Complete Project Gutenberg Works of George Meredith eBook

This eBook from the Gutenberg Project consists of approximately 10,116 pages of information about Complete Project Gutenberg Works of George Meredith.

Complete Project Gutenberg Works of George Meredith eBook

This eBook from the Gutenberg Project consists of approximately 10,116 pages of information about Complete Project Gutenberg Works of George Meredith.

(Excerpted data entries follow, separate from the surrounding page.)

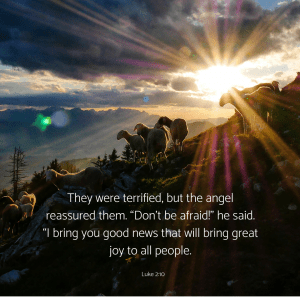 "They were terrified, but the angel reassured them. ""Don't be afraid!"" he said. ""I bring you good news that will bring great joy to all people."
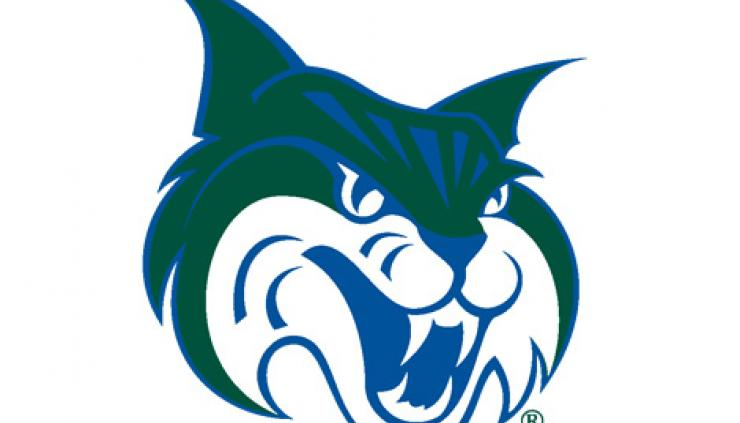 Georgia College Bobcat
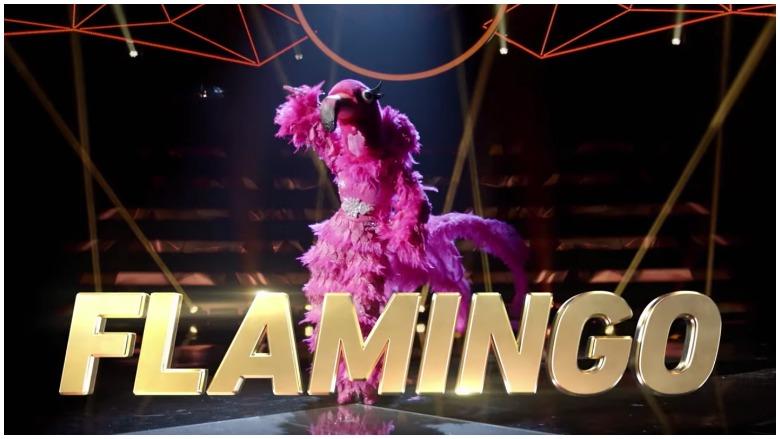 Flamingo on The Masked Singer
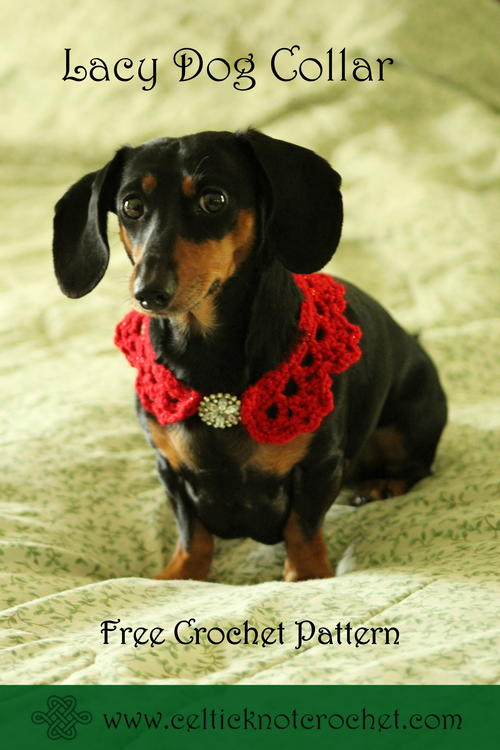Lacy Dog Collar Allfreecrochet
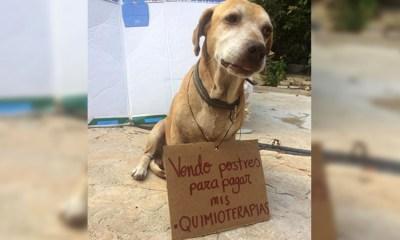 Perrito Vende Postres Para Pagar Qumioterapias, Quimioterapias Para Perro, Perros, Perrito Vende Postres, Quimioterapias, Campeche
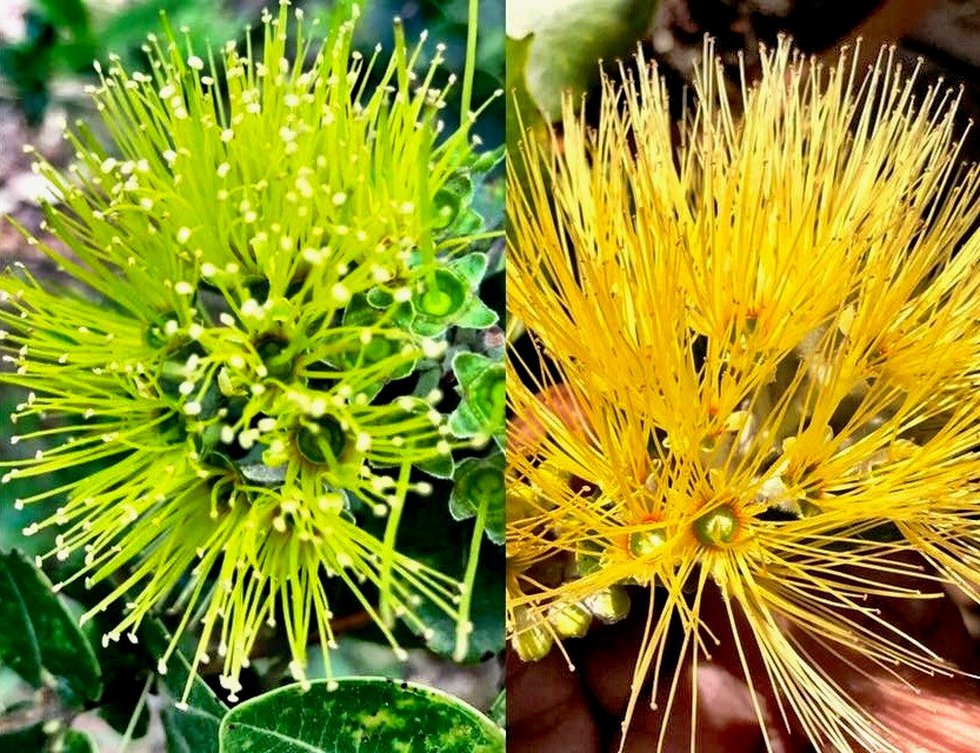 The photo on the left is of the green Ohia Lehua that was stolen from a Kaneohe Nursery...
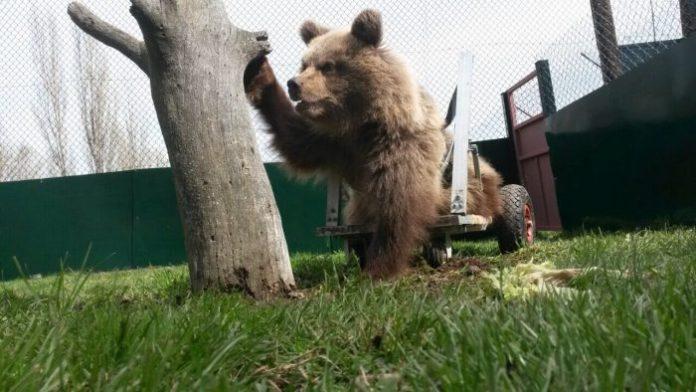 Ειδικό αμαξίδιο για αρκουδάκι με αναπηρία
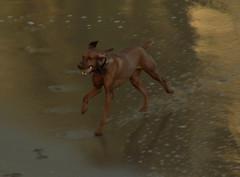 20070312-046-crop (I, Puzzled) Tags: california dog santacruz ipuzzled westside 2007 dogdayafternoon 200703 200070312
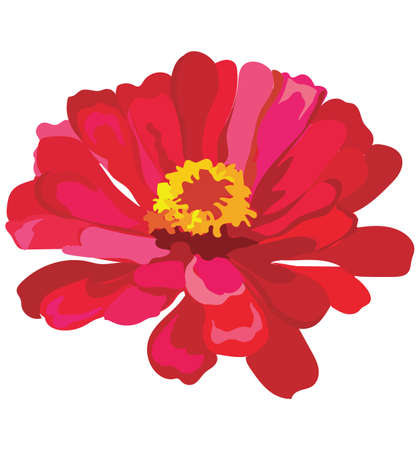 Zinnia flower. Vector colorful illustration isolated on white background. Ilustrace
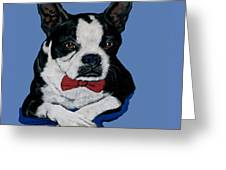 Boston Terrier With A Bowtie Greeting Card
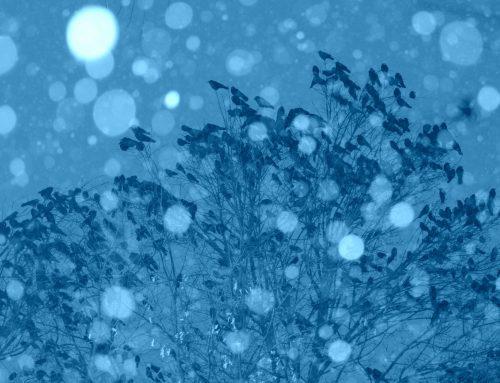 Crow Patrol: in the snowstorm!
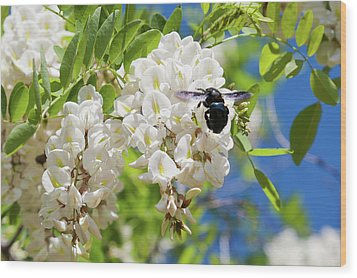 Wisteria With June Bug Wood Print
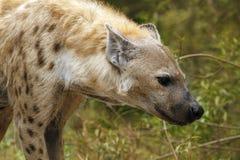 Łaciasta hiena Fotografia Royalty Free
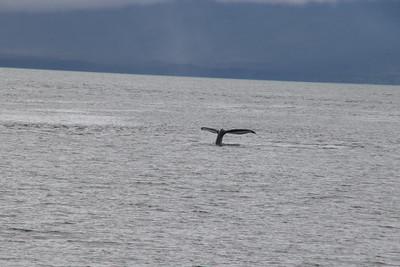 Whales and Alaska_4133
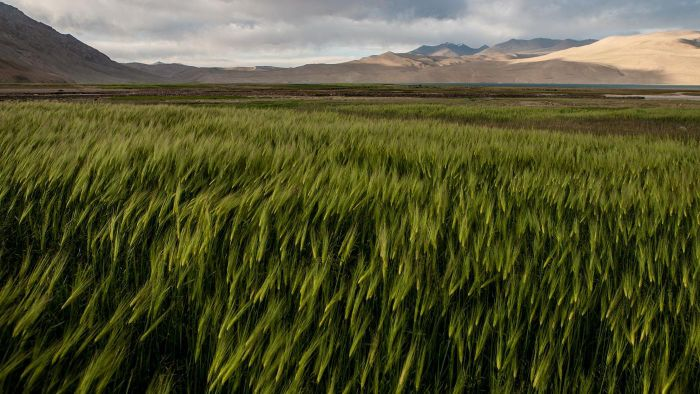 What Is Barley Grass Good For?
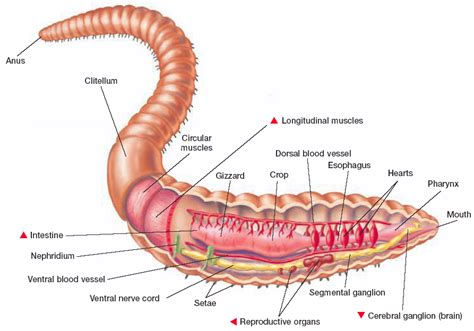 earthworm anatomy label the diagram answer key diagram of a earthworm with labeled parts earthworm parts and functions elsavadorla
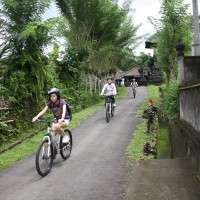 bali village's back roads #4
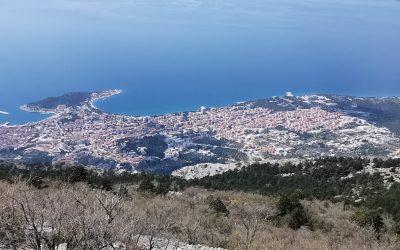 Makarska – Gastronomy and Accommodation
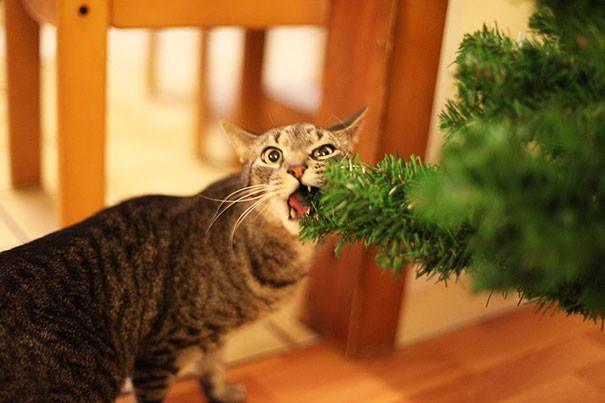 Istoria pisicii domestice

Thus:—­he is a nice young fellow, well bred, no cringing courtier, accomplished, good at classics, fairish at mathematics, a scholar in French, German, Italian, with a shrewd knowledge of the different races, and with sound English sentiment too, and the capacity for writing good English, although in those views of his the ideas are unusual, therefore un-English, profoundly so.  But his intentions are patriotic; they would not displease Lord Ormont.  He has a worship of Lord Ormont.  All we can say on behalf of an untried inferior is in that,—­only the valiant admire devotedly.  Well, he can write grammatical, readable English.  What if Lord Ormont were to take him as a secretary while the Memoirs are in hand?  He might help to chasten the sentences laughed at by those newspapers.  Or he might, being a terrible critic of writing, and funny about styles, put it in an absurd light, that would cause the Memoirs to be tossed into the fire.  He was made for the post of secretary!  The young man’s good looks would be out of harm’s way then.  If any sprig of womankind come across him there, it will, at any rate, not be a girl.  Women must take care of themselves.  Only the fools among them run to mischief in the case of a handsome young fellow.

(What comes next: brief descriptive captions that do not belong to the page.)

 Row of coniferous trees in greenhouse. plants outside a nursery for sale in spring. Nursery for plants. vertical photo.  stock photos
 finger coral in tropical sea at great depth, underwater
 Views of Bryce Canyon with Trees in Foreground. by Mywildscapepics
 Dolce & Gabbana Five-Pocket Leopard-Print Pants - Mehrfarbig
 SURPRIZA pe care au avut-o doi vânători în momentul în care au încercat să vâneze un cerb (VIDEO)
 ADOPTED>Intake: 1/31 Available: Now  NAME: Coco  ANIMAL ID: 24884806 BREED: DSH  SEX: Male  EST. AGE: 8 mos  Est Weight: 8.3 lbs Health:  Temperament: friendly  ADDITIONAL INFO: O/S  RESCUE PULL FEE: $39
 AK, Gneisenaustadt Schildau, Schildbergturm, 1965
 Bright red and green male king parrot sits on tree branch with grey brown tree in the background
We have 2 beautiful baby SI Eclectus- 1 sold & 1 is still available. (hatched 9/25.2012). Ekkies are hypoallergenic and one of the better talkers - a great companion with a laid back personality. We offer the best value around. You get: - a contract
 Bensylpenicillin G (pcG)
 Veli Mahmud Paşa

Supposing a certain woman to be one of the fools?  Lady Charlotte merely suggested it in the dashing current of her meditations—­did not strike it out interrogatively.  The woman would be a fine specimen among her class; that was all.  For the favourite of Lord Ormont to stoop from her place beside him—­ay, but women do; heroes have had the woeful experience of that fact.  First we see them aiming themselves at their hero; next they are shooting an eye at the handsome man.  The thirst of nature comes after that of their fancy, in conventional women.  Sick of the hero tried, tired of their place in the market, no longer ashamed to acknowledge it, they begin to consult their own taste for beauty—­they have it quite as much as the men have it; and when their worshipped figure of manliness, in a romantic sombrero, is a threadbare giant, showing bruises, they sink on their inherent desire for a dance with the handsome man.  And the really handsome man is the most extraordinary of the rarities.  No wonder that when he appears he slays them, walks over them like a pestilence!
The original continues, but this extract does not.